When my sister was diagnosed with a kidney disease, her doctor told her to drink plenty of water and lower her sodium intake. Well, she was so worried about her condition that she took it to the extreme.

She stopped using salt and eating prepackaged foods. The only sodium she got was what occurred naturally. She drank nothing but water, and she drank it all day long.

She thought that she was doing her kidneys good. However, she ended up getting hyponatremia. She then had her doctor give her specific details about how to achieve her desired sodium level and water intake.

StarJo
Post 3

My little brother got hyponatremia during football practice in August. I hate that the season starts during the hottest part of the year, and I always worry about his health.

At this particular practice, he had a sore throat, which made it hurt when he swallowed. So, he did not drink enough fluids to replace what he lost through sweating.

His clothes were drenched. Yet, he could only sip because of the pain. After about an hour, he fell over in the hot sun and started convulsing.
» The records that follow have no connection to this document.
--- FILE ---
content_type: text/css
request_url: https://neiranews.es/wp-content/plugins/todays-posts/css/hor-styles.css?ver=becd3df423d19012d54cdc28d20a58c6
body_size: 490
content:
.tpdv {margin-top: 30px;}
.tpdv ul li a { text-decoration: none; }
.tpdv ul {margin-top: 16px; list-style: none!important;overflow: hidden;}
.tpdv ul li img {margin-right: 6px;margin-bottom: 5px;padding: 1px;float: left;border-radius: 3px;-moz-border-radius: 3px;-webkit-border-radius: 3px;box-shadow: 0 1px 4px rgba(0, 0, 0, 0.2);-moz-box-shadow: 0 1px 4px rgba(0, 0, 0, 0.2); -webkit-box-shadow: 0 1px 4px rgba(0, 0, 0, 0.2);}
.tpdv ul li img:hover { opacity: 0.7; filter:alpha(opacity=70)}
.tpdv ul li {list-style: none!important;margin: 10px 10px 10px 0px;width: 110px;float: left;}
The coach called an ambulance. He had to stay in the hospital a few days to recover, because in addition to his hyponatremia, he had a strep infection that needed antibiotic treatment.

lighth0se33
Post 2

When my cousin started to get into all natural foods and herbal remedies, she developed hyponatremia. She had come to believe that the best way to flush her body of toxins was to drink a ton of water. This would make her urinate more and it made it easier to defecate.
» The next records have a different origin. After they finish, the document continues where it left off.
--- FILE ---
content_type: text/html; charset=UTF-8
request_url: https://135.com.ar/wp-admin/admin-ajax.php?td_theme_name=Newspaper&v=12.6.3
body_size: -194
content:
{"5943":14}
Right along with the toxins, she flushed out her electrolytes and sodium. She ended up very ill to the point that she became incoherent. Her husband rushed her to the emergency room, where she lapsed into a coma.

By pumping her full of what she had flushed out, they were able to stabilize her. She came to realize that maybe a normal way of eating and drinking wasn’t so bad after all.

Perdido
Post 1

I had a friend in high school who developed hyponatremia. She loved food too much to ever get an eating disorder, but she obsessed over her weight another way. She worked out constantly, and she drank lots of water to flush out the fat.
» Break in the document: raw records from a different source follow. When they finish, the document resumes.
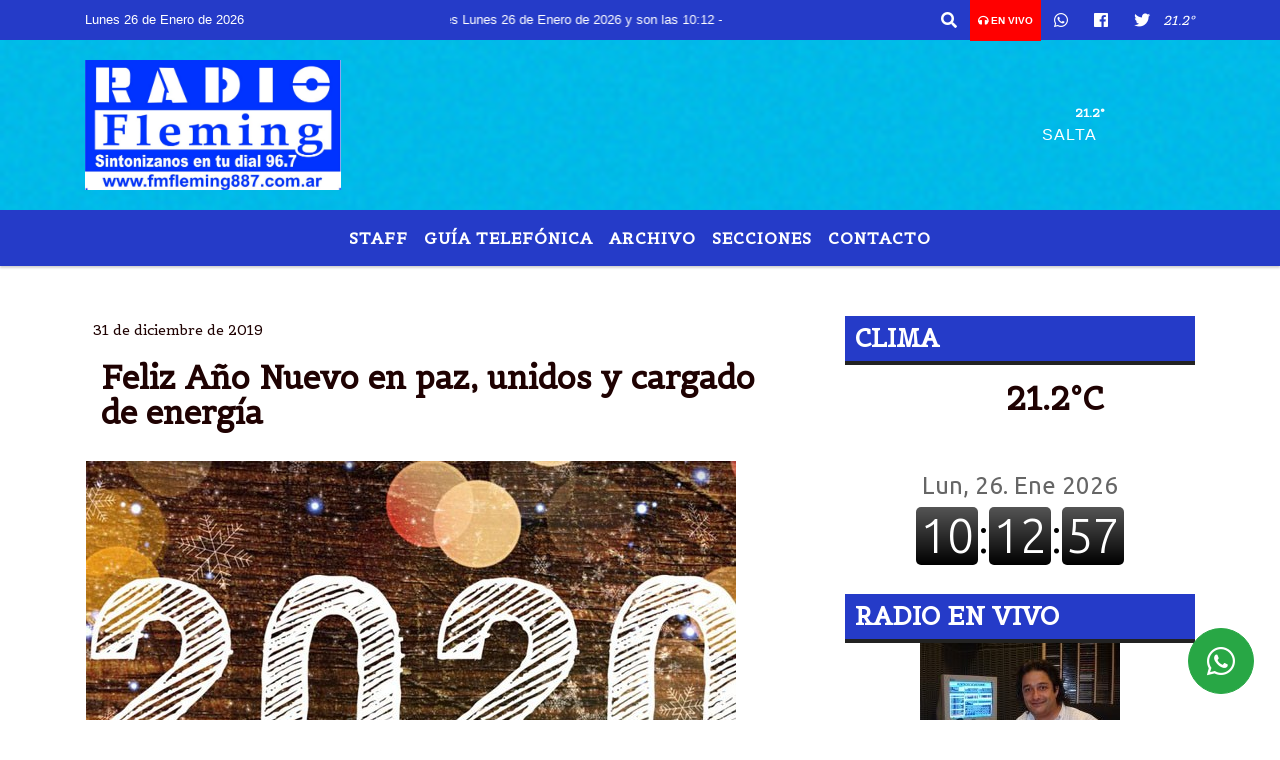

--- FILE ---
content_type: text/html; charset=utf-8
request_url: https://www.google.com/recaptcha/api2/aframe
body_size: 266
content:
<!DOCTYPE HTML><html><head><meta http-equiv="content-type" content="text/html; charset=UTF-8"></head><body><script nonce="gEh3CQfU4UATO7iCMrk5Kg">/** Anti-fraud and anti-abuse applications only. See google.com/recaptcha */ try{var clients={'sodar':'https://pagead2.googlesyndication.com/pagead/sodar?'};window.addEventListener("message",function(a){try{if(a.source===window.parent){var b=JSON.parse(a.data);var c=clients[b['id']];if(c){var d=document.createElement('img');d.src=c+b['params']+'&rc='+(localStorage.getItem("rc::a")?sessionStorage.getItem("rc::b"):"");window.document.body.appendChild(d);sessionStorage.setItem("rc::e",parseInt(sessionStorage.getItem("rc::e")||0)+1);localStorage.setItem("rc::h",'1769433176196');}}}catch(b){}});window.parent.postMessage("_grecaptcha_ready", "*");}catch(b){}</script></body></html>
I remember one day she was out for a run, and she stopped by my house. She told me she felt sick. She came inside, went to the bathroom, and began vomiting. She said she felt really tired.

I talked her into going to the doctor. When he found out that she had been working out and drinking excessive amounts of water, he knew what was wrong right away.

She had to go to the hospital and get an IV to restore her electrolytes. She stayed there overnight, and it scared her enough to slow down her workouts.